In short, the interactivity was in controlling parameters that in turn controlled the visualization, instead of controlling the visualization directly. From talking to JoAnn, I got another example of a high-dimensional simulation, where — and I’m paraphrasing from memory — multiple users could control the simulation as a group by each one individually controlling a subset of parameters, each directly mapped to an input device axis. I did not see this particular application, but it supports my impression that interaction in the Allosphere is based not on natural interaction, in the sense of mapping 3D motions to equivalent 3D interactions (pick-up-and-move to navigate, for example), but instead on mapping spatial gestures and input device manipulations to abstract control dimensions.

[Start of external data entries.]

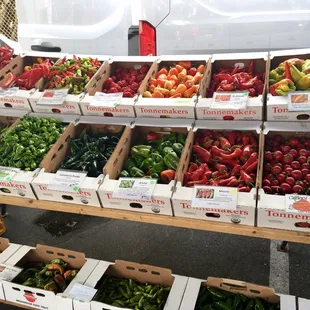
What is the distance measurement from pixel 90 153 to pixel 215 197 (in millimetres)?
951

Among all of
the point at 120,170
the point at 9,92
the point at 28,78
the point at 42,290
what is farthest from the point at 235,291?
the point at 28,78

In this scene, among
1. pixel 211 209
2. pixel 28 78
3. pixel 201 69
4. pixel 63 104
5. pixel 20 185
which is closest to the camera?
pixel 211 209

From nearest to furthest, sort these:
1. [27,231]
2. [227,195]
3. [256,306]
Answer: [227,195]
[256,306]
[27,231]

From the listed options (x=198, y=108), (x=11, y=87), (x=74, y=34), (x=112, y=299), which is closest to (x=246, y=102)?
(x=198, y=108)

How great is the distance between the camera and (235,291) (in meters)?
2.16

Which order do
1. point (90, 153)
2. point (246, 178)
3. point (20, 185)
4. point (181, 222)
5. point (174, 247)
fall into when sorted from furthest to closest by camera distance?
→ point (174, 247)
point (90, 153)
point (20, 185)
point (246, 178)
point (181, 222)

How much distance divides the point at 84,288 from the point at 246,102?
4.78ft

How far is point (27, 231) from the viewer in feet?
11.9

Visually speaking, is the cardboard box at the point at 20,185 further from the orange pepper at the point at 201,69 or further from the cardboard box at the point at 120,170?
the orange pepper at the point at 201,69

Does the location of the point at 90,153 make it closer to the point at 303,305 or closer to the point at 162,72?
the point at 162,72

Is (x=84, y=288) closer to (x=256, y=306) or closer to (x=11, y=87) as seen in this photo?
(x=256, y=306)

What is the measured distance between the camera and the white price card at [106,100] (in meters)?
2.52

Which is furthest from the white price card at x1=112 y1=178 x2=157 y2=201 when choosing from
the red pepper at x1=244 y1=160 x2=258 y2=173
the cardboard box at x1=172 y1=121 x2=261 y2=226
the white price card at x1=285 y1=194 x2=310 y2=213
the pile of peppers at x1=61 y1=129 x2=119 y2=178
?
the white price card at x1=285 y1=194 x2=310 y2=213

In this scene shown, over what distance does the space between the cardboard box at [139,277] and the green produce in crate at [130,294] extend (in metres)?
0.04
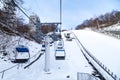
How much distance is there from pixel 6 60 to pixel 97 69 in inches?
458

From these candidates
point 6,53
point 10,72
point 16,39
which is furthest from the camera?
point 16,39

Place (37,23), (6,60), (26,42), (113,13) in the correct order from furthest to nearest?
(113,13), (26,42), (6,60), (37,23)

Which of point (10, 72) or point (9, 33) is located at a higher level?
point (9, 33)

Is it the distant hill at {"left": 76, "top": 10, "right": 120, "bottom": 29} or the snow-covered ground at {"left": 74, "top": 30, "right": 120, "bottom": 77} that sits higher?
the distant hill at {"left": 76, "top": 10, "right": 120, "bottom": 29}

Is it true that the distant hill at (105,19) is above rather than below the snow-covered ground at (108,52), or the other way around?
above

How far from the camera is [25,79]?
24516mm

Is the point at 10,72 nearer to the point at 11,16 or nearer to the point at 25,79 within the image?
the point at 25,79

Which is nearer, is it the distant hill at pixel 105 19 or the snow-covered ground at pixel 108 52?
the snow-covered ground at pixel 108 52

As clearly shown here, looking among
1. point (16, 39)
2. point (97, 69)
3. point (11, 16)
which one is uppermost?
point (11, 16)

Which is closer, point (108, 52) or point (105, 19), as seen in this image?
point (108, 52)

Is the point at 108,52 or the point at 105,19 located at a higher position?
the point at 105,19

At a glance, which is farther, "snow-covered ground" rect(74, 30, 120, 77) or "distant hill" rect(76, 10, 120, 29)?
"distant hill" rect(76, 10, 120, 29)

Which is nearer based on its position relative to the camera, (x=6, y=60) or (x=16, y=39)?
(x=6, y=60)

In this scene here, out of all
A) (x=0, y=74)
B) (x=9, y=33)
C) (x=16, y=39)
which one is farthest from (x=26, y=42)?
(x=0, y=74)
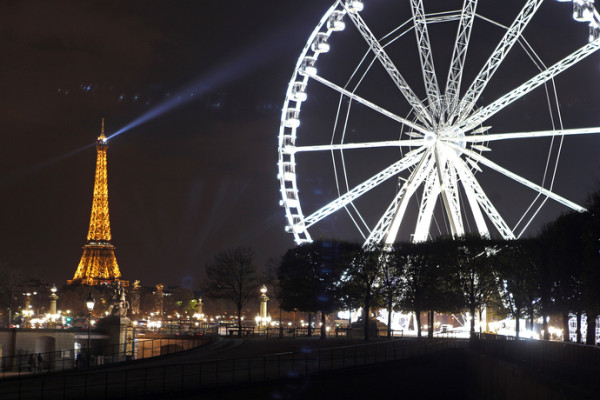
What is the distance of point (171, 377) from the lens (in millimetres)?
29797

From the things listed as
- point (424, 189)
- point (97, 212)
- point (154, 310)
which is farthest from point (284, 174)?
point (154, 310)

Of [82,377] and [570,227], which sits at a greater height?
[570,227]

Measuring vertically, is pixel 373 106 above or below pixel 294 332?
above

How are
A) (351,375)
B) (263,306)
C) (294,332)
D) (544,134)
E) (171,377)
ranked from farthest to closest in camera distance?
1. (263,306)
2. (294,332)
3. (544,134)
4. (351,375)
5. (171,377)

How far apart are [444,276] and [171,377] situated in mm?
34355

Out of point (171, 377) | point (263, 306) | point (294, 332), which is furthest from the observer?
point (263, 306)

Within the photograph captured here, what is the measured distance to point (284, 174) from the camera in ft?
194

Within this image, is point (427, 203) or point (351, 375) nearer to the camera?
point (351, 375)

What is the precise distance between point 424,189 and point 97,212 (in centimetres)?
12321

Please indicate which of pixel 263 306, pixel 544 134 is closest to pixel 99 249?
pixel 263 306

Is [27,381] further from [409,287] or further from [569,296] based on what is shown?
[409,287]

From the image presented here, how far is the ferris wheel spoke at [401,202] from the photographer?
2145 inches

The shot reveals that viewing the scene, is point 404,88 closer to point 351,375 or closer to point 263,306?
point 351,375

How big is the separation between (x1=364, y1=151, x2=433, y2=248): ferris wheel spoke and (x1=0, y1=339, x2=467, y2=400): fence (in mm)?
16152
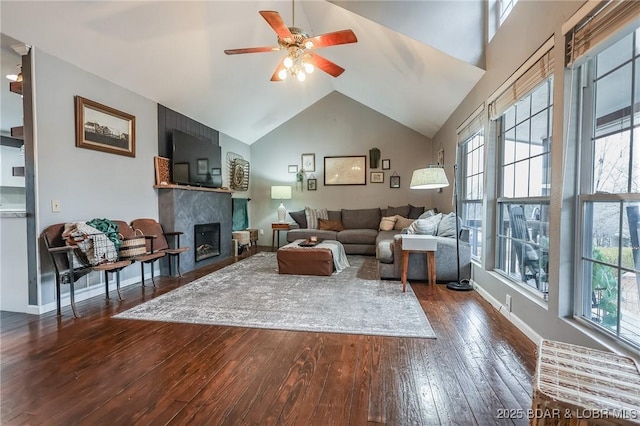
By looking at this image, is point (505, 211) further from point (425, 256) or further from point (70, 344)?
point (70, 344)

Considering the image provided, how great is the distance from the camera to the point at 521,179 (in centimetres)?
263

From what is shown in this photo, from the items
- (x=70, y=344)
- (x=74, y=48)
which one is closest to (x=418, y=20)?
(x=74, y=48)

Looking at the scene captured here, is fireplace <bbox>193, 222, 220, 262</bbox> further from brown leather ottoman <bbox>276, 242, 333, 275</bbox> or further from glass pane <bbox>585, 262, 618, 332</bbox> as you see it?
glass pane <bbox>585, 262, 618, 332</bbox>

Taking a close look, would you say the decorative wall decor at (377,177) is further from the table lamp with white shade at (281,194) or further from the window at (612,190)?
the window at (612,190)

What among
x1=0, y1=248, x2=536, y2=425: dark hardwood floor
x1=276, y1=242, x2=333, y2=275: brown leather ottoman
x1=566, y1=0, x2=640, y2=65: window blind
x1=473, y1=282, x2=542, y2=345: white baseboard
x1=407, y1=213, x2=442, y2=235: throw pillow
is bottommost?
x1=0, y1=248, x2=536, y2=425: dark hardwood floor

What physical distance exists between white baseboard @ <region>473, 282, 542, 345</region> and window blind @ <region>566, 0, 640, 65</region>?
1820mm

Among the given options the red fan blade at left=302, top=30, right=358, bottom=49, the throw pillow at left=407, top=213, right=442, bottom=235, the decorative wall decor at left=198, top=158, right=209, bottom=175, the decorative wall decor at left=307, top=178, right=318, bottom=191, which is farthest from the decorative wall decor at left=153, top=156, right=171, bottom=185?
the throw pillow at left=407, top=213, right=442, bottom=235

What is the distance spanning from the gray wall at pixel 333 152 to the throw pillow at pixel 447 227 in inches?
105

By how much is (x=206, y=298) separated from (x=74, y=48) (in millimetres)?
2798

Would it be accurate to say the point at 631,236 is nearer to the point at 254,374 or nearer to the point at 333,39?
the point at 254,374

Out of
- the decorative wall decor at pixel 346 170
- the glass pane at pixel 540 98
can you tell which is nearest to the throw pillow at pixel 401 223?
the decorative wall decor at pixel 346 170

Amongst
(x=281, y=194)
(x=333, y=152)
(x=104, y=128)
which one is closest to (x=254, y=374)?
(x=104, y=128)

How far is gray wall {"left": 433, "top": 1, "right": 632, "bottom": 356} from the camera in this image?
5.88 feet

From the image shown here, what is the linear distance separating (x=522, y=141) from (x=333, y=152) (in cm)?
460
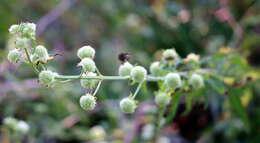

The second application was an art installation, where viewers are mapped into an underwater environment with simulated critters via one or more Kinect cameras. Concretely, users’ bodies are point-sampled by the Kinect(s), and the 3D points are turned into food particles for the lower rungs of the simulated food chain. Those critters will then swim towards the users’ outlines, and larger predators will slowly follow eating them. All in all, a very cool (and very pretty) virtual art piece, with natural interaction to boot, because the users’ motions are directly mapped to their food particle clouds, and quick movements even induce flow in the virtual water. But obviously this is a one-shot application with custom interaction methods that have little in common with other applications, and not an instance of an overall paradigm.
This was a short and short-notice visit (I am very grateful that JoAnn, Matthew, and Tobias took the time), and there was no time to explore these approaches in more detail. I’m looking forward for a much longer discussion of the different approaches in the future, to find out how they compare, and potentially complement each other.
Now here’s the big question I’ve been asking myself: would Vrui, and Vrui applications, work directly in the Allosphere? The answer is yes, in principle — the system is driven by a Linux cluster, with quad-buffer stereo — but the issue is that Vrui does not properly support non-planar screens right now. The only currently possible work-around would be to virtually split each projection into several tiles, and approximate each tile with a plane. The calibration parameters for these tiles could easily be derived from the Allosphere’s per-pixel calibration data, and the remaining trade-off is between accuracy (number of tiles per projection) and performance (each tile must be rendered individually). Post-rendering warping would fit into the overall architecture, but it’s not implemented yet. Maybe I’ll have a chance to try either one of these approaches at some point.